One preferred version of a monitoring unit or controller may be in the form of an all-in-one device configured for monitoring fluid flow, including by selectively constricting or enabling fluid flow to thereby adjust the fluid flow rate. In one version, a retractable tool head having a terminal abutment may be actuated to apply pressure to the tubing set, effectively pinching the tubing and limiting the cross sectional area available for fluid flow when the tool head is pressed against the tubing. In other versions the internal area devoted to fluid flow is reduced in a different fashion other than by applying pressure or “pinching.” Preferably, the actuator is moveable in either direction to selectively restrict or increase the fluid flow through the tubing. Thus, the movement of the tool head toward and against the tubing may be reversed to withdraw the tool head and reduce or remove the pinching effect, thereby opening the internal area within the tubing in the vicinity of the tool head and allowing greater flow.

A user interface allows for a desired flow rate to be indicated. A user can input into the controller a variety of settings including, but not limited to, the length of time an infusion should take place, the volumetric flow rate the fluid should flow, or the total volume of fluid to be allowed to flow through the controller. A microprocessor operates on stored programming instructions responsive to user input to indicate a desired flow rate, and then determines if the flow rate must be increased or decreased based on the current measured flow rate, causing the actuator to be adjusted accordingly, either by moving in a direction that pinches the tubing set more to reduce flow, or moving in the opposite direction to increase flow. By repeating this process continuously, repeatedly comparing the user-established input and controlling the actuator as necessary, the flow rate could be moderated.

One example of a gravity flow controller is shown in FIG. 1. As illustrated, the controller or monitoring device 100 mounts onto the drip chamber 110 of an infusion tubing set, with a tubing set including a collar 120 that fits into mounting rails 130, 132 on the controller to ensure proper alignment and secure the controller onto the drip chamber. The tubing 140 extends beyond (and beneath, as illustrated) the drip chamber 110.
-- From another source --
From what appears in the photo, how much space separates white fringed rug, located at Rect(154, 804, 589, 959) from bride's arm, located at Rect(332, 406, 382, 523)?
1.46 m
In some versions, the monitoring device 100 may include an emitter or source 150 such as an infrared emitting diode, or IRED. An opposing detector may be positioned in opposition along the inner surface of a trench 134 as described in U.S. Pat. No. 10,456,522, the entirety of which is incorporated by reference. When the tubing set is mounted in the trench, the source and detector are positioned about the tubing set 110 in such a way so that drops falling from the top to the bottom of the tubing set will at least partially obscure or refract the beam which extends along a line of sight from the source or emitter to the detector.

The monitoring device 800 may include display unit 150, user input interface 152, and user audio interface such as a speaker.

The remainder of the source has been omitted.